Stimulering Duurzame Energieproductie (SDE)

De regeling Stimulering Duurzame Energieproductie (SDE) is de opvolger van de regeling Milieukwaliteit van de Elektriciteitsproductie (MEP). De SDE is een exploitatiesubsidie die het verschil vergoedt tussen de kostprijs van hernieuwbare energie en de marktprijs (de onrendabele top) voor projecten op het gebied van hernieuwbaar gas en hernieuwbare elektriciteit. Met ingang van 2013 is de SDE omgevormd en aangepast tot de SDE+. De voor 2022 en verder geraamde budgetten betreffen de uitfinanciering van verplichtingen die in het verleden in het kader van de SDE zijn aangegaan.

Stimulering Duurzame Energieproductie+ (SDE+)

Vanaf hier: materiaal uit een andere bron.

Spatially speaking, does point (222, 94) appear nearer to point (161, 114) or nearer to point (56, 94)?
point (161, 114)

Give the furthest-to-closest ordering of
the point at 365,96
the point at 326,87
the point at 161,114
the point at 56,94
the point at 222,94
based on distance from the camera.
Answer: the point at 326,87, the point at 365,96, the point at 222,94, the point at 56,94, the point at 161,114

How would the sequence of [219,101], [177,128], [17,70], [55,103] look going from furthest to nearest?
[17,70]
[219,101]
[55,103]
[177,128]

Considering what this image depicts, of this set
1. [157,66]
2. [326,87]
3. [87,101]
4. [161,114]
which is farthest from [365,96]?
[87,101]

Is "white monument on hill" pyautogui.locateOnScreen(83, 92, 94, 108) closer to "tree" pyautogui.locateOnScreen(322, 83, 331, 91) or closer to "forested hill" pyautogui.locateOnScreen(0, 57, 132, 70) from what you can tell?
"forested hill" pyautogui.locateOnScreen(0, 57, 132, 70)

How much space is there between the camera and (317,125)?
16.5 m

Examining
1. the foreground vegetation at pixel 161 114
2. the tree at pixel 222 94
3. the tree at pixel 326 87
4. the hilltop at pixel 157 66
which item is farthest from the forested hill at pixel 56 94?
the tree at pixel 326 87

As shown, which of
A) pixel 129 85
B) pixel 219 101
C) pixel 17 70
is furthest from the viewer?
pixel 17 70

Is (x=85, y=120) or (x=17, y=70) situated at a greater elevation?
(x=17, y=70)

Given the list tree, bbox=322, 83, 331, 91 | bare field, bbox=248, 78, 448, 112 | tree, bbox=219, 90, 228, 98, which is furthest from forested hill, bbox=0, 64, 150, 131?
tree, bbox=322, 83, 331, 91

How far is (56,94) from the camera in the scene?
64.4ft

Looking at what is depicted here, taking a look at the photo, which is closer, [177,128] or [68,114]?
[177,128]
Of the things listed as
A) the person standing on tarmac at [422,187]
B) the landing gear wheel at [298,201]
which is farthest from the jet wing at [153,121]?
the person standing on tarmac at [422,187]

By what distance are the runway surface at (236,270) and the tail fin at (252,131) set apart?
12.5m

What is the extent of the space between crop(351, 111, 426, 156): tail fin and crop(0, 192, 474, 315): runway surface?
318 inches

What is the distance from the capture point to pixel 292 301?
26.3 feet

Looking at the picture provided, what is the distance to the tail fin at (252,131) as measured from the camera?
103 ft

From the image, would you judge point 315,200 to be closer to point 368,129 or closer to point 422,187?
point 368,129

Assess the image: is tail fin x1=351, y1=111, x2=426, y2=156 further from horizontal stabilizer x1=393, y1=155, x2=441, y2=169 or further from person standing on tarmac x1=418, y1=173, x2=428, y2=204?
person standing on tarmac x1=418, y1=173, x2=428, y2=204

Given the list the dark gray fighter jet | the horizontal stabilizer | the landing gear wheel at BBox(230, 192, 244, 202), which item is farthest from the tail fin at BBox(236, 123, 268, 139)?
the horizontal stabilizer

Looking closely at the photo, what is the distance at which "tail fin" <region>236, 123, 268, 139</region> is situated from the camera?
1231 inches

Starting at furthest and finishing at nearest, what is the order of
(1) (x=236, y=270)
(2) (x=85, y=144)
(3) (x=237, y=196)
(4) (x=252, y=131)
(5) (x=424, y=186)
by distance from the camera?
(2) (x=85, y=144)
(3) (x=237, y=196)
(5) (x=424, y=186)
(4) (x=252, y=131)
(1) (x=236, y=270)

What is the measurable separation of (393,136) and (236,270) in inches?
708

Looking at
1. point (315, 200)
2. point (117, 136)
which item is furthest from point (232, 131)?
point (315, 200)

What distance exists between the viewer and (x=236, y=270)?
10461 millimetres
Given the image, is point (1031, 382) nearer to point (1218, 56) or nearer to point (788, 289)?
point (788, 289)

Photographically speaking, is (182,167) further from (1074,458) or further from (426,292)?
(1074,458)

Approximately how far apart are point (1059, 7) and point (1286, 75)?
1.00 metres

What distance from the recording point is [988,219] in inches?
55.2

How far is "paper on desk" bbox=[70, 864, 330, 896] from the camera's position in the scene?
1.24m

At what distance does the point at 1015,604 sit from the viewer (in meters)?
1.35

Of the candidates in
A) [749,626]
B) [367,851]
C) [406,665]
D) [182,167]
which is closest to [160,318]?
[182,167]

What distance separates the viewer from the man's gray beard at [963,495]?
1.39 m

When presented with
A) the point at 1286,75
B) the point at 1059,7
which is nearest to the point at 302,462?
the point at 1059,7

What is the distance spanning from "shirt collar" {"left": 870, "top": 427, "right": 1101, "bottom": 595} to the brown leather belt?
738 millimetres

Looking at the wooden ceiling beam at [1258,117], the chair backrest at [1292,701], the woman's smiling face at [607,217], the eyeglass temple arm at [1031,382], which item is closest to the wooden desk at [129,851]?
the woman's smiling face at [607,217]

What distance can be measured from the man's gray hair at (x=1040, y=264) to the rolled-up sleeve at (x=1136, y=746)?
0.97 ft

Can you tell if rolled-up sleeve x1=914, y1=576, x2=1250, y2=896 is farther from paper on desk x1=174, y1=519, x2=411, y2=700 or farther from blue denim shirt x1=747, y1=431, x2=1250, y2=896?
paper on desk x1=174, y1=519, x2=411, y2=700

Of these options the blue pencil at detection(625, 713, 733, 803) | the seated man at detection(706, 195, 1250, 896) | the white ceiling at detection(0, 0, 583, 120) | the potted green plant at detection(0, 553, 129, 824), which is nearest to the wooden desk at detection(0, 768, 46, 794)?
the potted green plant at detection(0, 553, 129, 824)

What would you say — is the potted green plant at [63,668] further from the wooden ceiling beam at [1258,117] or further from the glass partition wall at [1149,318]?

In het Energieakkoord voor duurzame energie is afgesproken dat Nederland in 2020 een aandeel van 14% hernieuwbare energieproductie zou moeten hebben. Verder is afgesproken dat dit aandeel in 2023 16% zal zijn. Het belangrijkste instrument dat het kabinet heeft om dit te realiseren is de SDE+. De SDE+ richt zich op de opties hernieuwbare elektriciteit, hernieuwbaar gas en hernieuwbare warmte en subsidieert het verschil tussen de kostprijs van hernieuwbare energie en de marktprijs, de zogenaamde onrendabele top. Uit het SDE+-budget wordt ook de aanleg van het net op zee door TenneT en het flankerend beleid rond SDE+ en Wind op Zee gefinancierd.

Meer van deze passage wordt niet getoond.